Under this line are the records; repeat exactly the lines starting at the one containing "Amica 42 between" and ending at the one containing "Iván Duque con alcaldes del país", omitting pictures.

*** Opening of Material for this exercise ***

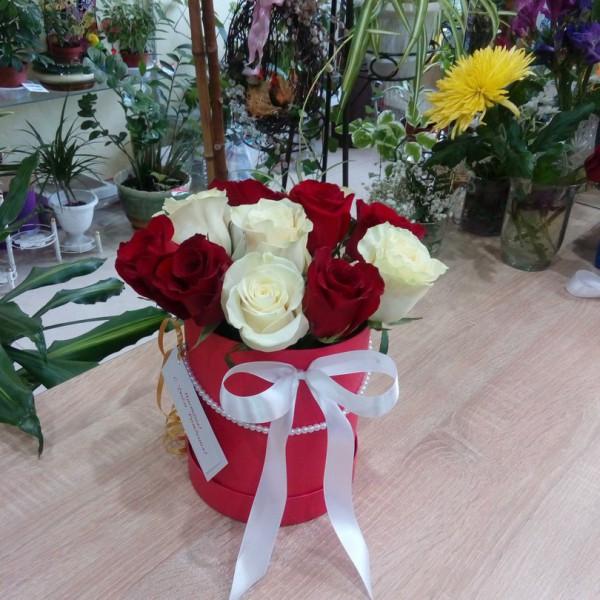 Арлекино в коробке 11 роз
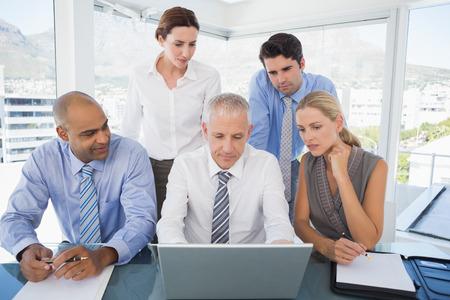 reuniones empresariales: Equipo de negocios durante la reunión en la oficina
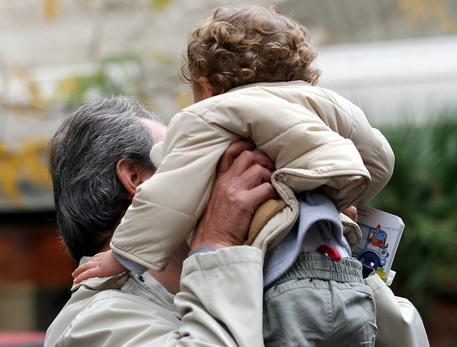 Maltrattamenti sui bambini: maestra scuola materna ai domiciliari in Brianza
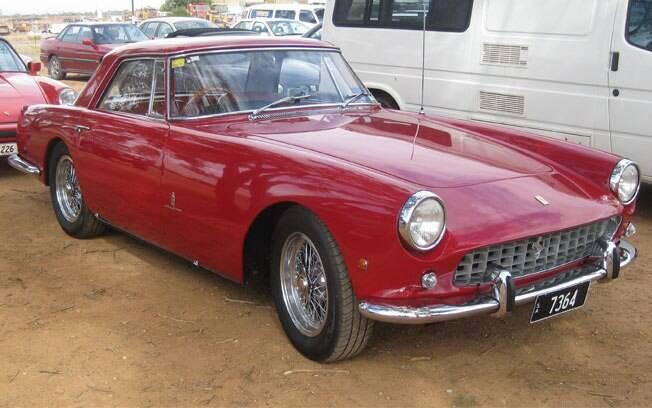O estúdio italiano Pininfarina redesenhou a Ferrari 250 GT Coupé a pedido do próprio Enzo Ferrari. Teve apenas 335 unidades produzidas.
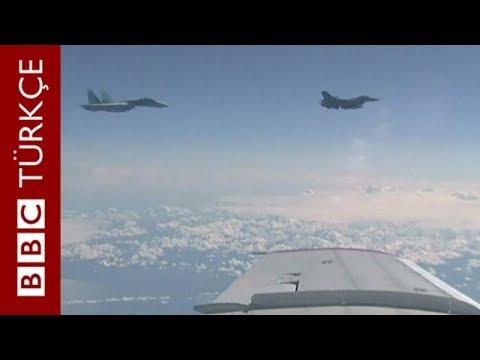 NATO jetinin, Rus Bakan'ı taşıyan uçağa yaklaştığı anlar - BBC TÜRKÇE
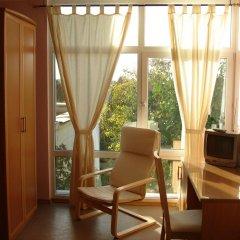 Гостиница Меридиан комната для гостей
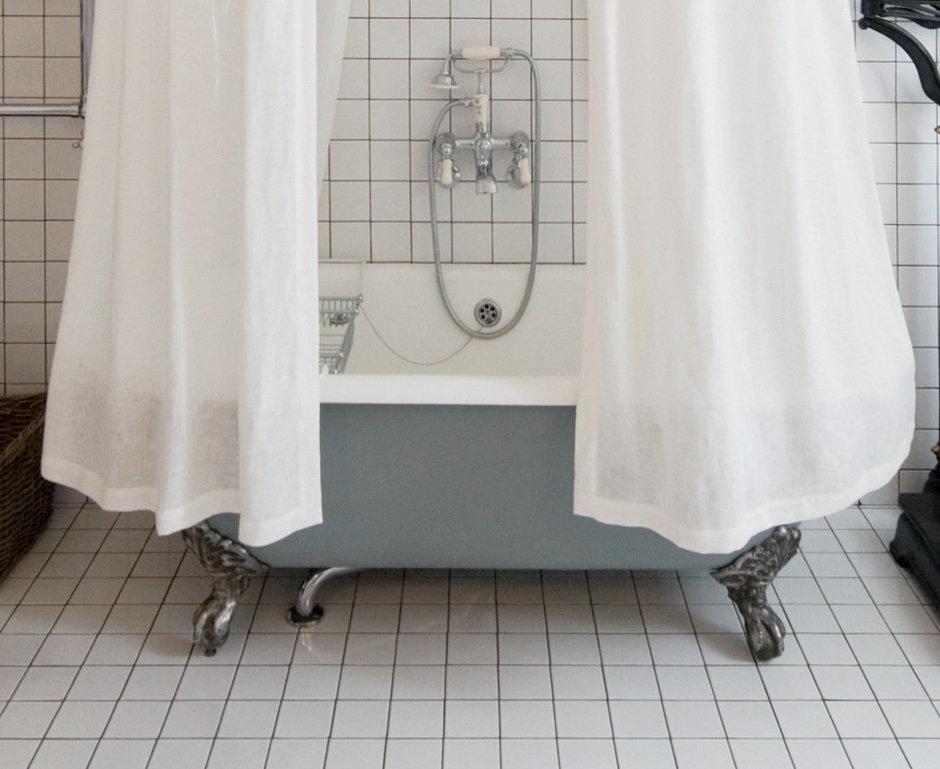 Фотография: Ванная в стиле , Интерьер комнат, Цвет в интерьере, Белый, Проект недели, Ар-деко – фото на InMyRoom.ru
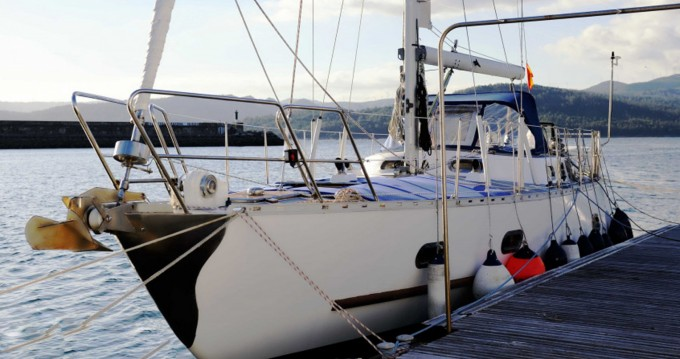 Amica 42 between personal and professional Alicante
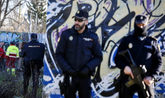 Agentes de la Policía en el parque de madrid donde se encontró...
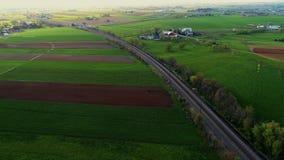 Επαρχία και αγροκτήματα Amish όπως βλέπει από τον κηφήνα απόθεμα βίντεο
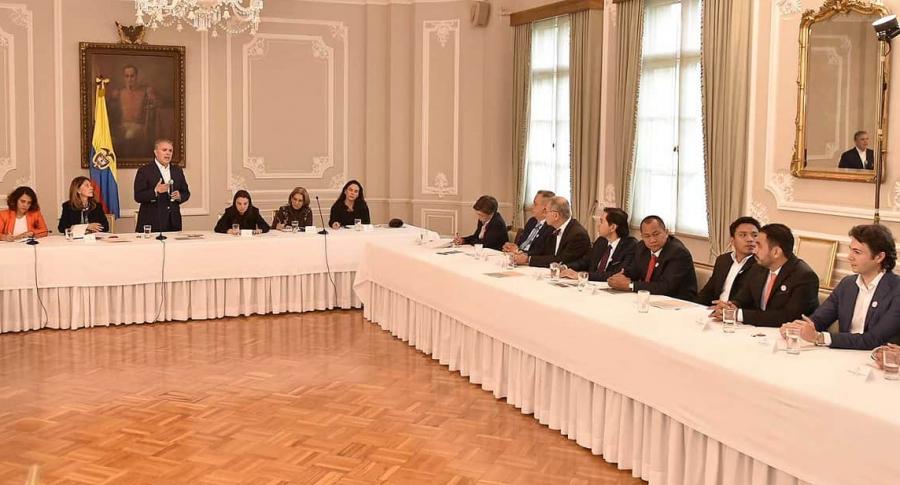 Iván Duque con alcaldes del país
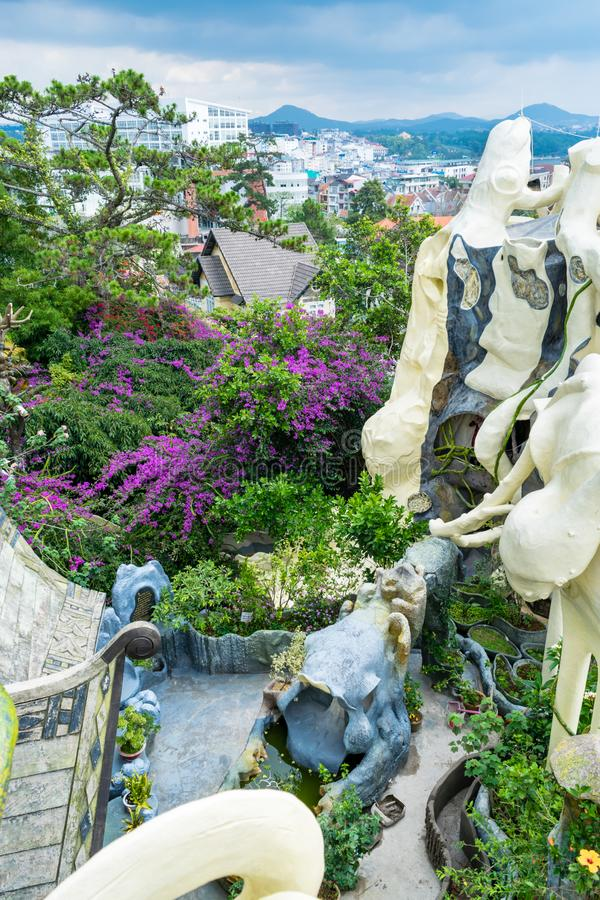 庭院和在大厦附近的一棵树的顶视图有花的与一个惊人的门面 免版税库存照片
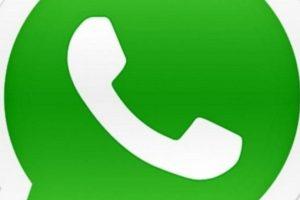 Para que llamar a sus amigos si para contactarlos tienen WhatsApp y es lo más sencillo. Foto:Pinterest. Imagen Por:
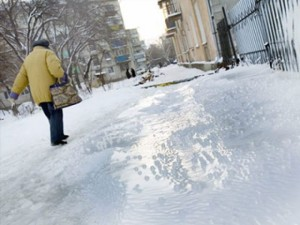 С начала года в Оренбуржье из-за гололеда травмировалось более 3000 человек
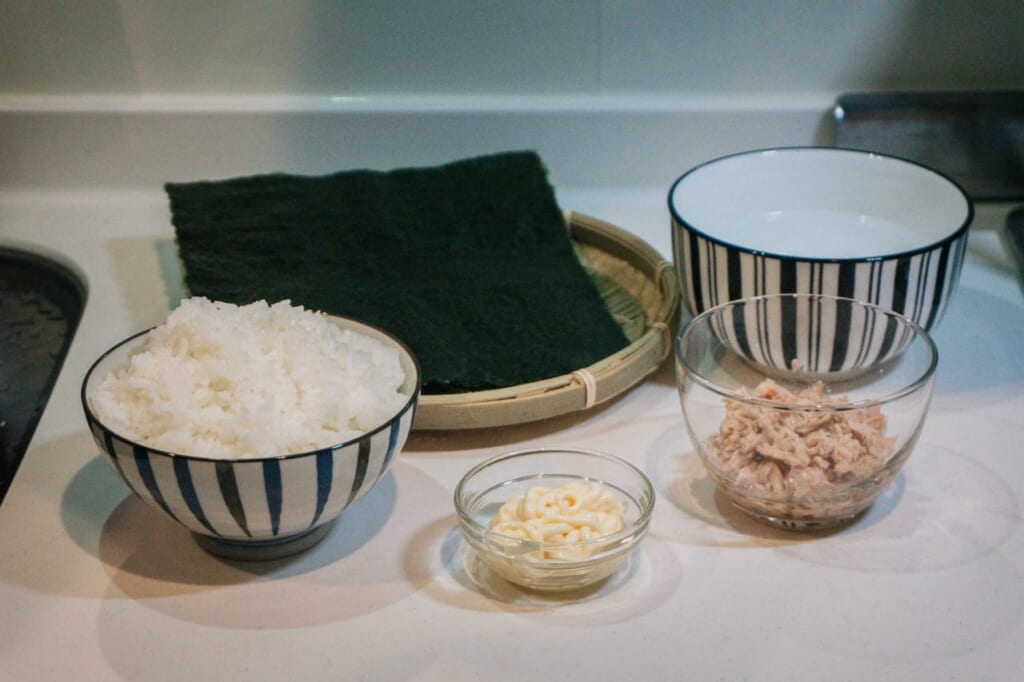 All the set is prepared to start with the onigiri recipe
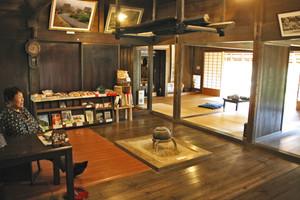ゆったりとくつろげる美山民俗資料館=いずれも京都府南丹市美山町で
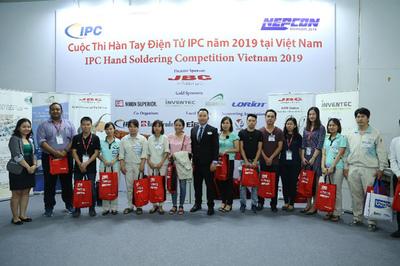 Nữ 'tay hàn' giành giải quán quân ở triển lãm NEPCON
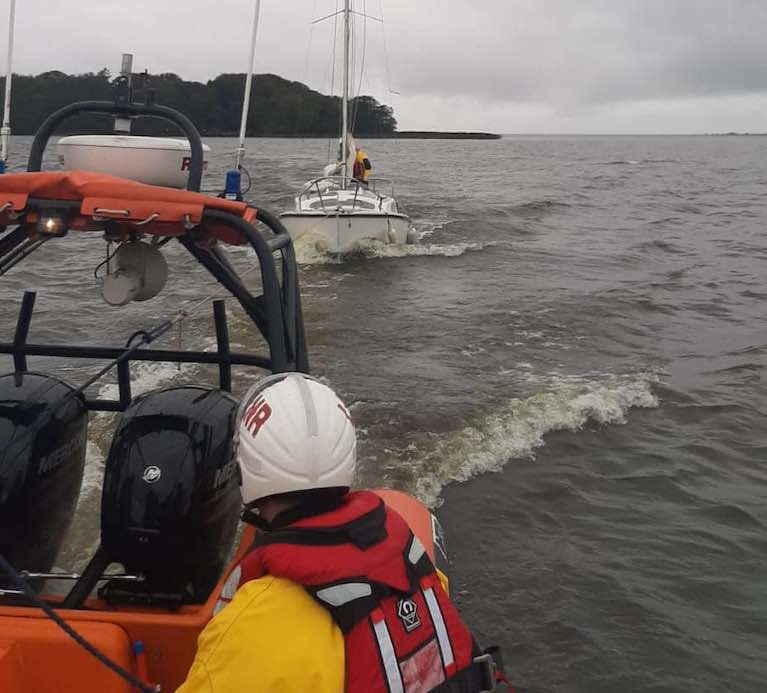 Lough Neagh Lifeboat Rescues Two on Yacht with Mechanical Difficulties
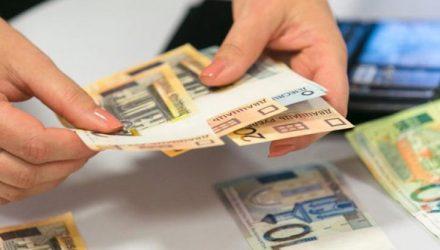 Как зарплаты белорусов выглядят на фоне получек в соседних странах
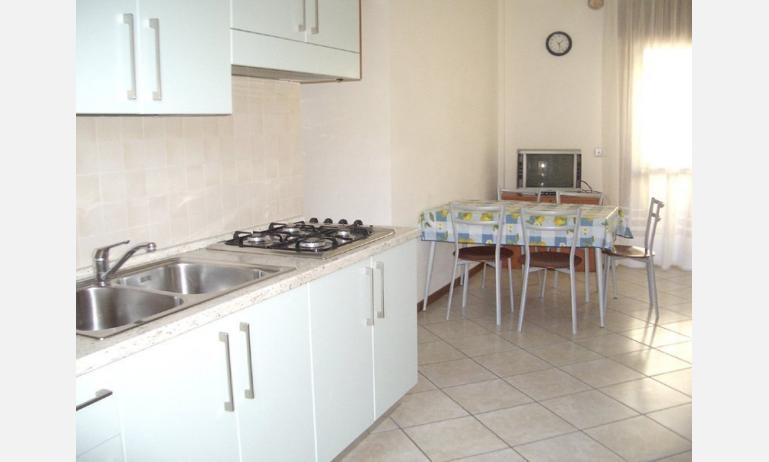 residence MEDITERRANEO: angolo cottura (esempio)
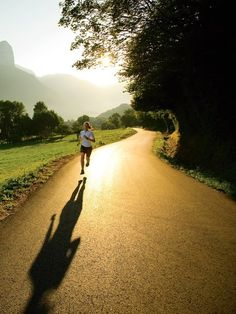 I prefer pictures of people running for motivation, rather than those cheesy sayings.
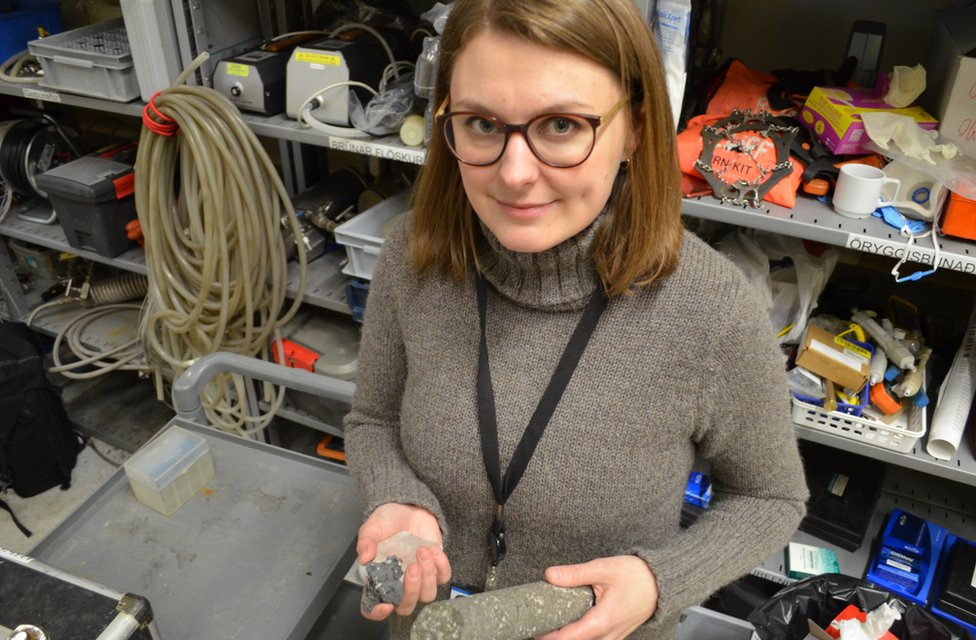 Sandra O. Snæbjörnsdóttir, geóloga en CarbFix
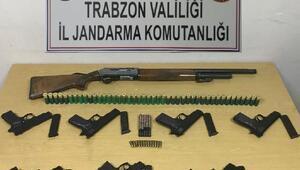 Ofta ruhsatsız 6 tabanca ve 1 tüfek ele geçirildi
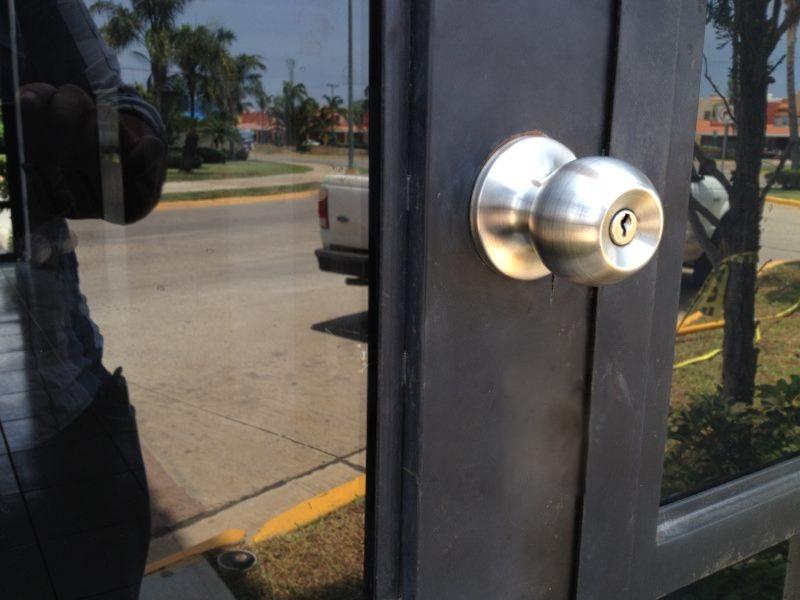 Puertas para ba o economicas - Hacer puerta corredera barata ...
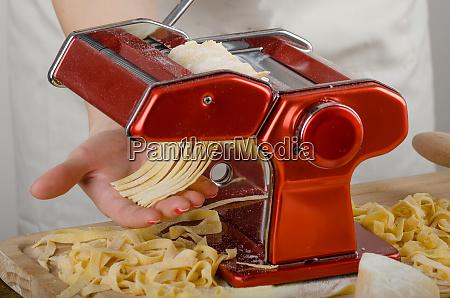 chefproduktion pasta italienische nudelmuehle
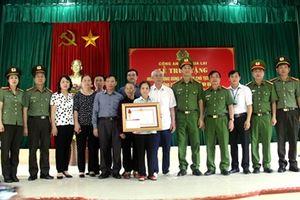 Chủ tịch nước tặng Huân chương Dũng cảm cho Thiếu úy Bùi Minh Quý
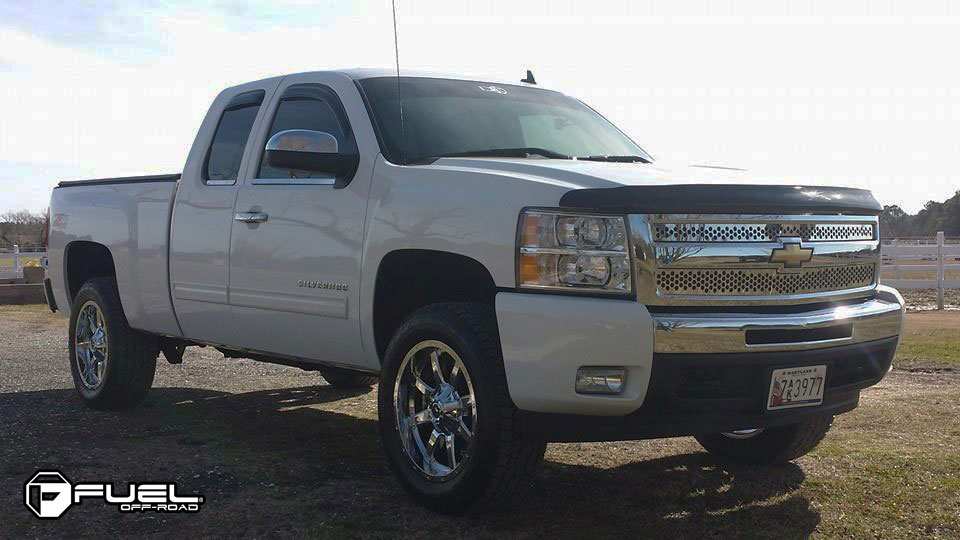 Chevrolet Silverado 1500 with Fuel 1-Piece Wheels Maverick - D536
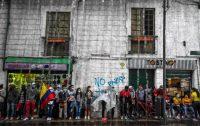 Manifestantes contra la reforma tributaria en Colombia, este miércoles en Bogotá.JUAN BARRETO / AFP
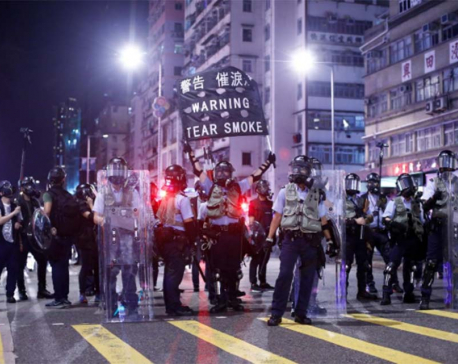 Trump ties China trade deal to 'humane' Hong Kong resolution after troop buildup worry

*** Close of Material for this exercise ***

▶ _Response area_
 Amica 42 between personal and professional Alicante
 Agentes de la Policía en el parque de madrid donde se encontró...
 Επαρχία και αγροκτήματα Amish όπως βλέπει από τον κηφήνα απόθεμα βίντεο
 Iván Duque con alcaldes del país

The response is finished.